Informations légales : prix de location à la page 0,1688€. Cette information est donnée uniquement à titre indicatif conformément à la législation en vigueur.

Extrait

The Lewis and Clark Expedition
Copyright © 2021 by Infobase
All rights reserved. No part of this publication may be reproduced or utilized in any form or by any means, electronic or mechanical, including photocopying, recording, or by any information storage or retrieval systems, without permission in writing from the publisher. For more information, contact:
Chelsea House An imprint of Infobase 132 West 31st Street New York NY 10001
ISBN 978-1-4381-9876-7
You can find Chelsea House on the World Wide Web at http://www.infobase.com
Contents Chapters Introduction: Sudden Death Jefferson Looks Westward Up the Missouri River Preparing for the Unknown Over the Mountains To the Pacific Coast The Final Leg The Legacy Support Materials Chronology Further Reading Bibliography About the Author
Chapters
Introduction: Sudden Death
The day began with a clear, bright morning, the weather pleasant and fair—a good day to begin an adventure. The date was May 20, 1804. The previous day, rain had marred much of the morning and a violent storm struck the encampment of four dozen men as they made their final preparations for that adventure. They were almost ready to go, and they were anxious. Many of the men had been serving under a pair of U.S. Army officers, Meriwether Lewis and William Clark, for several months, encamped 30 miles north of St. Louis, Missouri, which was until recently a Spanish colonial outpost in the vast territory of Louisiana. The previous year, the United States government had purchased the entire territory, an expansive West comprising more than 800 square miles of land, representing one of the greatest international land deals in American history. Although administered by the Spanish, the territory had fallen into the hands of the French leader Napoleon Bonaparte, who had agreed to sell the great landmass to the Americans, having failed to establish his own French empire in North America. Even before the purchase had been completed, President Thomas Jefferson had organized the expedition. So curious was he concerning the vast West, he had made preparations to send Americans into a foreign-held land. With the purchase, Louisiana became the new American West.
An Uncertain West
But as international politics had opened up the Louisiana Territory to the Americans, other international politics had kept them from starting their long trek into the West. When Lewis and Clark and many of their men arrived in St. Louis by late 1803, the Spanish superintendent had not yet been informed of the American purchase. To him the Americans were simply trespassers. Giving them permission to proceed up the Missouri River represented, to him, an unreasonable request. So, they had been stopped in their tracks before they even began. Now, it was spring. Months had passed, and the Spanish had received official word of Louisiana passing from their hands into those of the Americans. After camping through the winter of 1803–04, the men of the Corps of Discovery were ready to proceed. The adventure lay ahead of them.
As they made last-minute preparations to set out upriver and abandon their last familiar outpost, the party of nearly four dozen prepared to step off into a vast unknown. Ahead of them lay thousands of miles of river, prairie, and mountains that held some of the mysteries of the West. Some portions of those miles were relatively known, having already been reached by handfuls of non-Indians, including French fur trappers, British traders, and even American merchants. At that time, the geographic delineations of American states—Nebraska, the Dakotas, Montana—did not exist. Few maps of the Lower Missouri River were available. Maps of the Middle Missouri were almost non-existent. No maps revealing the portion of the West stretching for hundreds of miles between today's Bismarck, North Dakota—where the Corps of Discovery would live with the Mandan Indians through the winter of 1804–05—to the Rocky Mountains and beyond had ever been made. This great void represented a blank in the knowledge anyone—except for the Indians who lived there—had of this region. And Lewis, Clark, and their small party were charged to cross it and map it.

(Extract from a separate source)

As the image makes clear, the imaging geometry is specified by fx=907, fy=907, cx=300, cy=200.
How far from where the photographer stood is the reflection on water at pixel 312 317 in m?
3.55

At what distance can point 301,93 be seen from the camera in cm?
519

During their three-year expedition from Missouri to the Pacific Coast and back, Meriwether Lewis and William Clark navigated dangerous river rapids, scaled treacherous mountain passes, and encountered both friendly and hostile Indian tribes. Throughout the journey, Lewis and Clark compromised with each other and took into account the views of their team members. Their strong leadership qualities contributed to the success of the expedition.
Source: Library of Congress. Prints and Photographs Division.
So vague was this great region of the West that others had already described it far beyond what they could possibly know. Back in President Jefferson's home at Monticello, Virginia, there were books in his library that claimed the landscape of the Far West featured great mountains of pure salt. Others suggested the region was home to mastodons and woolly mammoths, Pleistocene creatures that had been extinct for thousands of years. There were legends of blue-eyed Welsh Indians, the long-lost descendants of a party of refugees from the British Isles who had paddled their way to America hundreds of years earlier and subsequently intermarried with Native Americans. So little was known of the Far West Lewis and Clark were intending to enter and explore that they could only imagine exactly what they had signed up for by taking command of the Corps of Discovery. Could they even begin to understand the difficulties, the perils ahead of them?  
Setting a Course
The following day, May 21, at 3 o'clock in the afternoon, the party finally set out. As they began their voyage up the Missouri River—their three boats packed to the gunwales with supplies, equipment, guns, and food—excitement ran through the men like an electric current.  They were engaged in one of the greatest explorations in the history of the United States. All the men understood they were part of something much larger than themselves. Yes, each man had been chosen for his particular skills—hunter, boatman, cook, interpreter, blacksmith, carpenter—but what they created as a whole—the Corps of Discovery—was greater than the sum of their parts. They were young men of the frontier who were accustomed to living off the land, sleeping under the stars, hunting for food, and were skilled with a rifle. Captains Lewis and Clark had picked them for these skills and more. Only time would tell if they had picked the right men for the long task ahead: an expedition the captains predicted would take at least two years to accomplish. These men were stepping off into a region so vague and uncharted, it was, as one U.S. senator back East compared things, the equivalent of making a trip to and from the moon. As the party set out from St. Charles, they began a journey that widened the distance between themselves and their version of civilization with each passing mile of river. They were a floating world of the familiar. Ahead was a seemingly endless unknown where they alone would have to handle each challenge that came to them. These explorers of two centuries ago were going West with no lifeline, no connection to civilization. If they were to survive, they thought, they would have to rely on their own skills, their own abilities, their own informed past. As they began their journey upriver, they could not imagine how much they would have to rely on the Native Americans they encountered for information, direction, shelter, protection, even food.
Their own frontier experiences gave them a relative respect for the challenges that lay ahead. Each man knew there were a dozen ways to die in the West. Ahead of them were scores of Indian nations. Would they prove friendly or hostile? Each man knew to expect difficulties. Living constantly outdoors, they anticipated freezing cold weather, hail storms, rain, and broiling heat from the summer sun. Out West, the animals were wild, ferocious, some of them killers. Were these young men up to the challenge?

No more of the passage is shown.